The 2030 wealth forecast was produced by the UK’s House of Commons library research team this month and fits with other wealth projections I have mentioned in the past. Today the Cuckoo’s Egg story is not unique; last month the city government of Atlanta, Georgia, ground to a halt as all its computers were stricken with ransomware. For the past few weeks we’ve been hearing stories about all the Facebook user data scraped by Cambridge Analytica – that data is insignificant compared to the data being amassed by the Chinese government and by America’s very own National Security Agency. Back in 2014, for instance, journalists found the latter had copies of every E-mail sent in Bermuda – and where else – during the previous year.
Research by Exodus Privacy and Yale University’s Privacy Lab found that more than 75% of Google Play apps, such as Uber, Tinder, Skype, Twitter, Spotify, and Snapchat, contain at least one of 25 known trackers of user behaviour. These are primarily used for targeted advertising, behavioural analytics and location tracking. Research by Quartz Magazine found Google was tapping cell phone locations even when a phone’s location services had been switched off. In addition, Google is being accused of bypassing iPhone security during 2011 and 2012 in order to collect personal information. Then just last week I found an article recommending I tape over the cameras on my phone and my computer; it seems there might be others surreptitiously using my cameras and microphones to take selfies and more of me and stream them back to goodness knows where.

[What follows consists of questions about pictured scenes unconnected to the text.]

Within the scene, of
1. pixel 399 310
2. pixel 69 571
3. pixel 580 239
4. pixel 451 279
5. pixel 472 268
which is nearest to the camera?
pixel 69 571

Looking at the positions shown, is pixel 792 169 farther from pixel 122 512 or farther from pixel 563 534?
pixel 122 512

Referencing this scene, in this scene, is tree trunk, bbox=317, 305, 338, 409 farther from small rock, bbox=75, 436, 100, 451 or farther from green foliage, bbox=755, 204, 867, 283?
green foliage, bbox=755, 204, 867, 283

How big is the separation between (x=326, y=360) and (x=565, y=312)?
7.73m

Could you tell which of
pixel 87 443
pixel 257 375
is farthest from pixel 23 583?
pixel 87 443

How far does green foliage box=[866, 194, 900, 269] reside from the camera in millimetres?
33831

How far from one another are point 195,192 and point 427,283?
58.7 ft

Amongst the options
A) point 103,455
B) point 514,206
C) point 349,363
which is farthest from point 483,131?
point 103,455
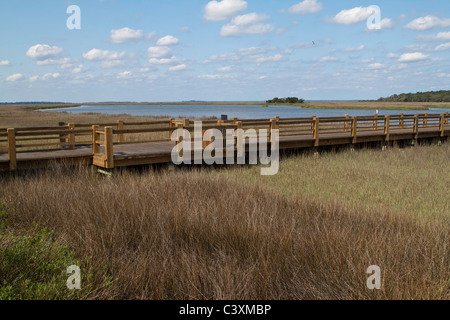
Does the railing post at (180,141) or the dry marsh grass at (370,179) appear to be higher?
the railing post at (180,141)

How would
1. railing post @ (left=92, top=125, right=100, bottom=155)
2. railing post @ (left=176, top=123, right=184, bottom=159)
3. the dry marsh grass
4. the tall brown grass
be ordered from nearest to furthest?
the tall brown grass < the dry marsh grass < railing post @ (left=92, top=125, right=100, bottom=155) < railing post @ (left=176, top=123, right=184, bottom=159)

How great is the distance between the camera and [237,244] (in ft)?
19.0

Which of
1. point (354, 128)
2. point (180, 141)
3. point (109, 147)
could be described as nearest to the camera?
point (109, 147)

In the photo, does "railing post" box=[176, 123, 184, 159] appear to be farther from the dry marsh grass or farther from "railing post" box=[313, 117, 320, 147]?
"railing post" box=[313, 117, 320, 147]

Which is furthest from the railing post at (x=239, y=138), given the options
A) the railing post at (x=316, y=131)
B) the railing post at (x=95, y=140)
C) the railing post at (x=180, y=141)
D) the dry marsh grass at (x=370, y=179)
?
the railing post at (x=95, y=140)

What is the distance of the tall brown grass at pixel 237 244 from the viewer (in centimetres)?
467

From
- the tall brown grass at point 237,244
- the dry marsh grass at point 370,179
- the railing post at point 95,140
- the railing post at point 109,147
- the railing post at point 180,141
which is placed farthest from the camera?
the railing post at point 180,141

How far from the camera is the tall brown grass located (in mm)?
4668

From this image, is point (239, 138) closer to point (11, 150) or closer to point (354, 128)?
point (354, 128)

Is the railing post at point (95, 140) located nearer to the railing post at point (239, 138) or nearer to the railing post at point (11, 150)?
the railing post at point (11, 150)

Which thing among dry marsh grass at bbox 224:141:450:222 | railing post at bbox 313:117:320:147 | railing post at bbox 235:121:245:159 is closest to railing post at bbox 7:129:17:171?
dry marsh grass at bbox 224:141:450:222

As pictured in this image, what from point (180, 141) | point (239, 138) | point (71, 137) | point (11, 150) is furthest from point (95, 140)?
point (239, 138)
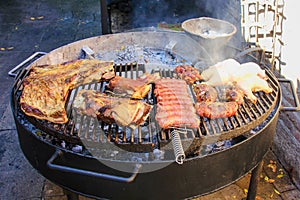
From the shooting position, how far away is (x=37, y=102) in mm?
2951

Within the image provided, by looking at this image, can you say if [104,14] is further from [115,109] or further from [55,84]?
[115,109]

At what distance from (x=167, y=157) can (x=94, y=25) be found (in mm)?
6217

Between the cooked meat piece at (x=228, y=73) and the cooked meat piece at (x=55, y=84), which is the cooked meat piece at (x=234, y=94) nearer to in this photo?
the cooked meat piece at (x=228, y=73)

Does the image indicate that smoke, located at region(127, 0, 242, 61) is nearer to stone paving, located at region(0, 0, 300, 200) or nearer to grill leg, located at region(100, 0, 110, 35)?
stone paving, located at region(0, 0, 300, 200)

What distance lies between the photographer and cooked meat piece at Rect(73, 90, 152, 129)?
2711 millimetres

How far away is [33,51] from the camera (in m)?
7.45

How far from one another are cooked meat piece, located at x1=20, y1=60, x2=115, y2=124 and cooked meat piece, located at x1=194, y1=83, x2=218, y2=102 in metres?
0.85

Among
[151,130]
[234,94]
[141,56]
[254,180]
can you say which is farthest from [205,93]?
[141,56]

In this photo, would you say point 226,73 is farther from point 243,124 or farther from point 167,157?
point 167,157

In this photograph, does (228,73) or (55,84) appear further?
(228,73)

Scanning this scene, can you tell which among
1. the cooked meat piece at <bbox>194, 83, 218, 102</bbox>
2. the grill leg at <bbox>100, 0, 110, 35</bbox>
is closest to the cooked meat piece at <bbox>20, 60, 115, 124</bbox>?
the cooked meat piece at <bbox>194, 83, 218, 102</bbox>

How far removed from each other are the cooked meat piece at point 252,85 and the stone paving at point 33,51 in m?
1.42

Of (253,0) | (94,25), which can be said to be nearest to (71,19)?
(94,25)

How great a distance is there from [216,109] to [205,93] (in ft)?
0.88
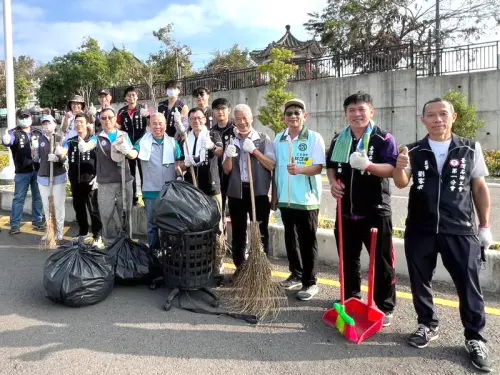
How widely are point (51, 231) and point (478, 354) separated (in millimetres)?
5108

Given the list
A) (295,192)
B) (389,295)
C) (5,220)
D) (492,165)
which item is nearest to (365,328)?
(389,295)

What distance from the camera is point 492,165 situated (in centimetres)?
1091

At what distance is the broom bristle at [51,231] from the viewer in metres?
5.51

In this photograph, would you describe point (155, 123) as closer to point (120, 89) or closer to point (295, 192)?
point (295, 192)

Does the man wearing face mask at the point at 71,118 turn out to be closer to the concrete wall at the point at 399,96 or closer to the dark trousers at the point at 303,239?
the dark trousers at the point at 303,239

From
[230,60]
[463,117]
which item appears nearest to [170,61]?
[230,60]

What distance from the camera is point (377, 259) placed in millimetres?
3244

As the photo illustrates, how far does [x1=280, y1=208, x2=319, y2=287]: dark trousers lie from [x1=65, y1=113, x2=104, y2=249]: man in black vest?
2.77 meters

Amazon, Apple and Google are in hot competition to provide the controlling devices for domestic Internets of Things – including of course stoves that can be switched on remotely using one’s cellphone. At an Internet security conference last year an eleven year old whizzkid demonstrated how he had hacked into his sibling’s Bluetooth enabled teddy bear. Now the German government is warning parents not to let their offspring buy Bluetooth enabled toys; maybe the government should be warning kids not to let their parents buy wifi enabled kitchenware!
We all know that many aircraft landings today are fully automated, controlled by an airport computer on the ground rather than the pilots sitting up front. Smart yachts are monitored by their makers so they can anticipate problems their wealthy clients might encounter and fix them remotely. After Hurricane Harvey, Tesla remotely updated the software on older models fleeing the storm so they could move faster and get away. What’s to stop determined hackers accessing any of these systems?
The computer systems at the Winter Olympics in South Korea were hacked into by persons purporting to be North Korean but who, on further investigation, were found to be Russian. Meanwhile Google has been crowing about an artificial intelligence based game playing computer that could beat any human being at the very complicated game of Go. Now, as you well know, Go and Chess, where a computer beat the world champion more than a decade ago, are quite complicated compared to a game which has just one simple rule – pay up or I will eliminated you! For some years now I’ve been reading warnings about software that sneaks onto your computer and wakes it up when you are asleep to perform tasks that need lots of computers running in parallel. The applications that come to mind of course are neural networks or one of the crypto currencies which requires blockchain software running on a maze of computers in parallel.
So, I like to think that my science fiction, albeit composed after midnight, is much more plausible than Aldous Huxley’s. What about yours?